When you spare some time to pause and relax, you’re also honoring your hard work. Take a look back at your journey and give yourself a big bear hug for coming this far. Thank yourself for all the steps you’ve taken before, all the struggles and pain points you’ve conquered before, all the achievements and happiness you’ve gotten into before. Because you, deserve it. For some people like me, I gained my strength back after taking a break and looking back. Realizing that I’ve come this far despite all the challenges makes me feel so damn proud, greedy, and ready to come back from my creative block stronger than before.

The creative block has always been an annoying phase.
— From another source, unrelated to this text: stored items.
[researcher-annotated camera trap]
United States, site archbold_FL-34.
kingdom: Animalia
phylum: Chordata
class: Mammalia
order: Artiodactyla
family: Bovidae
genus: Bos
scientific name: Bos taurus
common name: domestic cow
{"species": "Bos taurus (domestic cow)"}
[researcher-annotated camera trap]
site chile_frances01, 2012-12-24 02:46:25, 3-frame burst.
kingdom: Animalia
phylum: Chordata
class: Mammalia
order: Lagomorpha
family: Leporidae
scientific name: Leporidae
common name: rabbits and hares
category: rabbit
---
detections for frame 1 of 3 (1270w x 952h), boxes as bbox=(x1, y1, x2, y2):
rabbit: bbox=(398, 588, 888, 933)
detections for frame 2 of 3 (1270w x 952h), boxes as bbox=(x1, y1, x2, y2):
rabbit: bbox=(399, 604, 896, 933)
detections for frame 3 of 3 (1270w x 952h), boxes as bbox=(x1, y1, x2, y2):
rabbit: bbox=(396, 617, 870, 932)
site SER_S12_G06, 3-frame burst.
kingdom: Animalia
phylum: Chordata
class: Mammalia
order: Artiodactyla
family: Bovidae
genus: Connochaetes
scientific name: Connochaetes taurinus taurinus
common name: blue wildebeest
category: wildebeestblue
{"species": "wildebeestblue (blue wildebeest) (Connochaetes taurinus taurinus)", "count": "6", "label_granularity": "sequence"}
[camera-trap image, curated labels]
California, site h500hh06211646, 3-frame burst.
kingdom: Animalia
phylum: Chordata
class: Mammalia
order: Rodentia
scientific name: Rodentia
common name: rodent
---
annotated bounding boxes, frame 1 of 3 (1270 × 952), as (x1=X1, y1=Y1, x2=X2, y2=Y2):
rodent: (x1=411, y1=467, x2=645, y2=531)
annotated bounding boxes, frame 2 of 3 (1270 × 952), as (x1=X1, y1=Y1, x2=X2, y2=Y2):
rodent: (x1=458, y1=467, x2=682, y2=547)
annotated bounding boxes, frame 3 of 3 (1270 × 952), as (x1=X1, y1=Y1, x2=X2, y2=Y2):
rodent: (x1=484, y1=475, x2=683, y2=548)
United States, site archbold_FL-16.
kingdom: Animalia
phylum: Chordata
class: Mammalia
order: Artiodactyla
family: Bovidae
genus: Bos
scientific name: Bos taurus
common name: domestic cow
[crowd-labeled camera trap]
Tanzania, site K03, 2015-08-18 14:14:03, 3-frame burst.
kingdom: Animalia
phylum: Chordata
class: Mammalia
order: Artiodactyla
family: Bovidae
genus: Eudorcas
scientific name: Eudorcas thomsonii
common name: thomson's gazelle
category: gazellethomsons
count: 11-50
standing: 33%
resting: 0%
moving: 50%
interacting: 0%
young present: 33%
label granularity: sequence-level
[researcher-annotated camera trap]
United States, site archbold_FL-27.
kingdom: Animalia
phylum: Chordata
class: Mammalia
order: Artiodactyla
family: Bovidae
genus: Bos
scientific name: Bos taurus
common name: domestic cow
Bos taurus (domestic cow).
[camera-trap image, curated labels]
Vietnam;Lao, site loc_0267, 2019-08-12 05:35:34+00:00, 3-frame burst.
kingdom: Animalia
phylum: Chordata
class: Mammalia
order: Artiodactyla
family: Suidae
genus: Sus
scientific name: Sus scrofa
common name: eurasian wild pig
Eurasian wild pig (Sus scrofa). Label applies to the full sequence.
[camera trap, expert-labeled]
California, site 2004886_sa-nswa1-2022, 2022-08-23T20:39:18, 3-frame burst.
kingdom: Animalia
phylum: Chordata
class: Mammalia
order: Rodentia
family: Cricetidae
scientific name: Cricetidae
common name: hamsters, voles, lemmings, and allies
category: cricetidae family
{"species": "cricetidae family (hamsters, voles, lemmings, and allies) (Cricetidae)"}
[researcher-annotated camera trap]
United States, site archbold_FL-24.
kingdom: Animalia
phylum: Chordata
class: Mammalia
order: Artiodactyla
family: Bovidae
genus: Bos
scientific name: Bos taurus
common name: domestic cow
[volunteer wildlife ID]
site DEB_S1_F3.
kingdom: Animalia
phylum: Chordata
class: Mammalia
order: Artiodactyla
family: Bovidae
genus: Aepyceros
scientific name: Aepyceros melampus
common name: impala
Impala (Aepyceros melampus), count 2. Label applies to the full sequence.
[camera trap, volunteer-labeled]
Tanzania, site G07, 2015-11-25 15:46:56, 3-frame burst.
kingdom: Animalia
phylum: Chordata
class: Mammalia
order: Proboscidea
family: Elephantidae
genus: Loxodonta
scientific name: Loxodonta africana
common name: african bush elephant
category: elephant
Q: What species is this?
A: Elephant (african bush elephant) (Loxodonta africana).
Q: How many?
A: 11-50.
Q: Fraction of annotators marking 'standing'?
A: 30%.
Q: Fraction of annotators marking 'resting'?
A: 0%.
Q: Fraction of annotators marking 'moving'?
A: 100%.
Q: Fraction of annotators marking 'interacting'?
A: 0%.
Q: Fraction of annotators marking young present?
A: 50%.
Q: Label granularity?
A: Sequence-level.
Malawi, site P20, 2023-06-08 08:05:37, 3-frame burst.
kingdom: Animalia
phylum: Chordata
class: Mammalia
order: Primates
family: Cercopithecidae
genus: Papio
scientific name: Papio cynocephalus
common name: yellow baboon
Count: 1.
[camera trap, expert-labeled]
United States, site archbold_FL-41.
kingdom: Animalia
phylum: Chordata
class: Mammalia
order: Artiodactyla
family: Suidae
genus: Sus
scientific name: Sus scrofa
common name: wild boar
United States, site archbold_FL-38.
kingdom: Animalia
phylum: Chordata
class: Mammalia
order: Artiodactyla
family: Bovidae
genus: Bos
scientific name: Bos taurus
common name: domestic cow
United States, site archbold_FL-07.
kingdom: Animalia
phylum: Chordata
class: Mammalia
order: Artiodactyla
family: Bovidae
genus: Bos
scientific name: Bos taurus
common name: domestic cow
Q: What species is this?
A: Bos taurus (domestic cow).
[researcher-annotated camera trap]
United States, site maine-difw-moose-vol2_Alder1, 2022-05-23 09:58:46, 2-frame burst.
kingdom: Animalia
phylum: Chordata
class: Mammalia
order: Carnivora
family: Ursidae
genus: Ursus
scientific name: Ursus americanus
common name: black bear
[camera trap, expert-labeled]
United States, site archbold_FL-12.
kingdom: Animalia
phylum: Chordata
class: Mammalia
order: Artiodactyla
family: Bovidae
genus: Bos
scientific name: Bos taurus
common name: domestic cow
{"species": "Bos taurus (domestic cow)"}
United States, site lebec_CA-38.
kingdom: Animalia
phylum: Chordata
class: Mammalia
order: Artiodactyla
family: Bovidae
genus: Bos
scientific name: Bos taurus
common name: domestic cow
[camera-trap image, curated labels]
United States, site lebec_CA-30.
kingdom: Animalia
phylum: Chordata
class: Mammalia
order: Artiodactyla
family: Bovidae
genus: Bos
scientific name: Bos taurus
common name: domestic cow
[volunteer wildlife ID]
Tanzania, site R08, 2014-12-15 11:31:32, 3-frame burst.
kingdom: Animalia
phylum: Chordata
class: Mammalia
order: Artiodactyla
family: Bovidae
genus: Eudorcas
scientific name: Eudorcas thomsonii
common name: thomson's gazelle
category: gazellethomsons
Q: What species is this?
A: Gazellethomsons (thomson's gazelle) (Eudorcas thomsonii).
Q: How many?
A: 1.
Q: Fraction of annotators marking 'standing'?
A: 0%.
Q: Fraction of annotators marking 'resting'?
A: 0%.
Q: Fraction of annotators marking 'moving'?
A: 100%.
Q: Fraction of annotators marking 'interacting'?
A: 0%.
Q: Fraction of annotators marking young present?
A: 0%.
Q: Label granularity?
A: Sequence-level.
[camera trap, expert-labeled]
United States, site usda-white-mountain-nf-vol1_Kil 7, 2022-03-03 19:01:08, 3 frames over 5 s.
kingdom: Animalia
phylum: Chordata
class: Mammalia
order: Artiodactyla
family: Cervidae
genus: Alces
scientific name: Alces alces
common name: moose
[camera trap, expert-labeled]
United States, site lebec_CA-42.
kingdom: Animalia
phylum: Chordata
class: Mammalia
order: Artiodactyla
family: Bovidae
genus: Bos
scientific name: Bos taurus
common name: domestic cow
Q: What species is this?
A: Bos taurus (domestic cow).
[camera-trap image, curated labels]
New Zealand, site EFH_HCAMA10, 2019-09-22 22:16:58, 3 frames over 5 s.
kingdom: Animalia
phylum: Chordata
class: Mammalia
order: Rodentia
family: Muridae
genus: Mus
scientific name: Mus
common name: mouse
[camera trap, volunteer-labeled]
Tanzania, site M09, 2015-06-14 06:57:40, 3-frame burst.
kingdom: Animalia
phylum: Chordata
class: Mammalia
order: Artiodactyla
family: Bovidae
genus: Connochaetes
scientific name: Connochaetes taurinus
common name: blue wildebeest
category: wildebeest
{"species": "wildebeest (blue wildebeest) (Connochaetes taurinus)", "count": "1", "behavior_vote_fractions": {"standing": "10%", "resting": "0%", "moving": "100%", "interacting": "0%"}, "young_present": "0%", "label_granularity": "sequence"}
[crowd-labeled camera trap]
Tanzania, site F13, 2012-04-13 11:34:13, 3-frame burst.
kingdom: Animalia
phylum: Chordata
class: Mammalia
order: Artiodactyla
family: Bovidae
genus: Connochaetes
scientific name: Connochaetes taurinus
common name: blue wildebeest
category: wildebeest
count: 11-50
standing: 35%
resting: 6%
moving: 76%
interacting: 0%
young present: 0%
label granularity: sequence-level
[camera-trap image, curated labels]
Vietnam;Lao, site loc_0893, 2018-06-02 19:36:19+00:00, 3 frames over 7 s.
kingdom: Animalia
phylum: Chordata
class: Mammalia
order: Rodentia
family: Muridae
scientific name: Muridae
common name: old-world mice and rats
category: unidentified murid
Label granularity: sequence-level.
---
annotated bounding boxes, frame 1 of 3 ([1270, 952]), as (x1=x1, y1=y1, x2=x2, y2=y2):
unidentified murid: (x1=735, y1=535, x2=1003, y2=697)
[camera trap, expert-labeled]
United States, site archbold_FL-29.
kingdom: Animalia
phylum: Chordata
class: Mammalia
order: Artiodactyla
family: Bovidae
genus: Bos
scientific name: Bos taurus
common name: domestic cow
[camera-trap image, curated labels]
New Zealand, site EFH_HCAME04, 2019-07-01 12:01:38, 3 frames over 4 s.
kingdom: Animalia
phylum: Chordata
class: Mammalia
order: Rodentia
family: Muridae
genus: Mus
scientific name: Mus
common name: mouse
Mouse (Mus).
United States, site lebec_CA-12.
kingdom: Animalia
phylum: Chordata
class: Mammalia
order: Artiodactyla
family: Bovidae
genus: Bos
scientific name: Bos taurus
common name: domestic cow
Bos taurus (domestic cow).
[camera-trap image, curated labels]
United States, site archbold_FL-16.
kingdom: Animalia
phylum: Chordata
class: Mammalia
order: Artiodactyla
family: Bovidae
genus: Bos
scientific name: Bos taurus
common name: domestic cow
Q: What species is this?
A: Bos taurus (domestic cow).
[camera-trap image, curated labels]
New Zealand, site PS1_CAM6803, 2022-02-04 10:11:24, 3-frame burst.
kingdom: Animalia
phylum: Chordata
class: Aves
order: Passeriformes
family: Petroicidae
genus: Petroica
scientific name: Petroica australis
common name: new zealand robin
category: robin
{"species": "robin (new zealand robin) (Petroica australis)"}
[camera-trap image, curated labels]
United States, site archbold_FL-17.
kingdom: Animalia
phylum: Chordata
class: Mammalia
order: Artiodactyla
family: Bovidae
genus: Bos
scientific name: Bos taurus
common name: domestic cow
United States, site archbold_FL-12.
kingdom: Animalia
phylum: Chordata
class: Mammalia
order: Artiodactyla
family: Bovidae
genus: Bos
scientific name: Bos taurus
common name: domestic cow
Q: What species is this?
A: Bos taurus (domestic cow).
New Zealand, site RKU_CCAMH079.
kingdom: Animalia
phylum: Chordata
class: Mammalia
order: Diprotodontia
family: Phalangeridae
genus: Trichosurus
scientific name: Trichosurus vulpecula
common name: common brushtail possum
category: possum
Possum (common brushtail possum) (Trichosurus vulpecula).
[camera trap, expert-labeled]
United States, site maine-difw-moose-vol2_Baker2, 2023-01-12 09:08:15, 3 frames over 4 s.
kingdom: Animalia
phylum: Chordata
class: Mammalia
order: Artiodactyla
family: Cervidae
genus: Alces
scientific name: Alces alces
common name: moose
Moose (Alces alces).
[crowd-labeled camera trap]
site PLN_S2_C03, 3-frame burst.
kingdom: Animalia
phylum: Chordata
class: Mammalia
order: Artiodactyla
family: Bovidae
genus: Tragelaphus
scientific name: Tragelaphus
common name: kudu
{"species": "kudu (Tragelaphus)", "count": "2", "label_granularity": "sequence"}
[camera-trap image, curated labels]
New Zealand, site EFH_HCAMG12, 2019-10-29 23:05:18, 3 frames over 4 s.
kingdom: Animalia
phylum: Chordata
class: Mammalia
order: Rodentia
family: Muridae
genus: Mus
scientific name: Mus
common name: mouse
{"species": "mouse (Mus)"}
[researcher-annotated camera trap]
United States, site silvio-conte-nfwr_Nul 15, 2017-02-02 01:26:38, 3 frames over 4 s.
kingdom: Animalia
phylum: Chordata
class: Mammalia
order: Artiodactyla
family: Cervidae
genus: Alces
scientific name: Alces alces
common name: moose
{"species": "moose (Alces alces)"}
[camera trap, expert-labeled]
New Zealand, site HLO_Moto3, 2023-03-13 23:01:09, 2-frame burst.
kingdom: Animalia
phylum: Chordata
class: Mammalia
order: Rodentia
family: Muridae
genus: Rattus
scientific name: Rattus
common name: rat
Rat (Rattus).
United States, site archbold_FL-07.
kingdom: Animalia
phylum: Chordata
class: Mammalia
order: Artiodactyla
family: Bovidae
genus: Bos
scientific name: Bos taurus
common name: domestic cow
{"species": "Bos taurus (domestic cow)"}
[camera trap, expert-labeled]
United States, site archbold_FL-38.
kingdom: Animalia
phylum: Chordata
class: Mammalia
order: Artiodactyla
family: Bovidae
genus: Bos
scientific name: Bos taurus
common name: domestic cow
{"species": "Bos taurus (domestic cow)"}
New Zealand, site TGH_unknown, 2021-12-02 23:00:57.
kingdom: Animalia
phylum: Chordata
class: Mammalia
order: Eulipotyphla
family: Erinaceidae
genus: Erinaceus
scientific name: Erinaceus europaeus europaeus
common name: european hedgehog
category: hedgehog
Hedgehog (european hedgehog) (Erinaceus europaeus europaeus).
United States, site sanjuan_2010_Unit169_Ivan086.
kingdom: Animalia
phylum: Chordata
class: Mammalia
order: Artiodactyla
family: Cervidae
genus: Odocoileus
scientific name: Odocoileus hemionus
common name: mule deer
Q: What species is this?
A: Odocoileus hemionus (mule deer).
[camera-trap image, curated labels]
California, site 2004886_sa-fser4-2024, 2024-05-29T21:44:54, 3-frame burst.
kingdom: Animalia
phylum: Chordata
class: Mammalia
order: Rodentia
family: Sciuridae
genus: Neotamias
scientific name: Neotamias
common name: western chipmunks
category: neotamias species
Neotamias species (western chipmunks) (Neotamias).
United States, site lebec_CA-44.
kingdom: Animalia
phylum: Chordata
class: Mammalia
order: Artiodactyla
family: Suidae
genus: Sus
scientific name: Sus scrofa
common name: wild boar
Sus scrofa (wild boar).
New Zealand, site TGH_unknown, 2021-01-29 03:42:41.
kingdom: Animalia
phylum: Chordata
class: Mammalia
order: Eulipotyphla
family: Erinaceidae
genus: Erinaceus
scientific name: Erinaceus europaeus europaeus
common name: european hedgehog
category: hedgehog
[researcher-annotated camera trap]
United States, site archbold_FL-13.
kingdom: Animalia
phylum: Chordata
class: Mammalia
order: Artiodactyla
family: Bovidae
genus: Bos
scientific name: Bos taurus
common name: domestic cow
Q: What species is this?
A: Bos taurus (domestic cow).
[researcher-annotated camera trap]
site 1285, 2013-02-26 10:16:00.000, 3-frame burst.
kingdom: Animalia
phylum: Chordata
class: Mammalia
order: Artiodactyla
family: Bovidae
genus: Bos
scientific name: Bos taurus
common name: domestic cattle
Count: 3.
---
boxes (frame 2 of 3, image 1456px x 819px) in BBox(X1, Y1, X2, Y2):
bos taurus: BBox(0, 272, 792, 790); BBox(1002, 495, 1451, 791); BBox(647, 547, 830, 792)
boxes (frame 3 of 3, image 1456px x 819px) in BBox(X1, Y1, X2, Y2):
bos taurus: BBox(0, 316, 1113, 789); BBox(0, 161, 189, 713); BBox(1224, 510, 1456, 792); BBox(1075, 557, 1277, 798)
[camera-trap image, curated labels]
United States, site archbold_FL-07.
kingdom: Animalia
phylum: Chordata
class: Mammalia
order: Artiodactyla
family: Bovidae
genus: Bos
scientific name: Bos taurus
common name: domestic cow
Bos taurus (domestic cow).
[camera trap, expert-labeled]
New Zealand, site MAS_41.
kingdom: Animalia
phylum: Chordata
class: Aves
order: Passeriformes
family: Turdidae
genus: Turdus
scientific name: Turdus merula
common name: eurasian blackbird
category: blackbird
But I would like to remind you that a creative block is normal. Don’t feel guilty for stopping being creative for a while. Take your time to recharge your creative battery. Take your time to explore things that worked and didn’t work. Take your time to start small and finish your work. Take your time to slow down and rest for a moment. Take your time to appreciate and honor yourself.

Because overcoming the creative block is not always about working harder than before; it may be about working slower than before. Just keep going, no matter how small your steps are.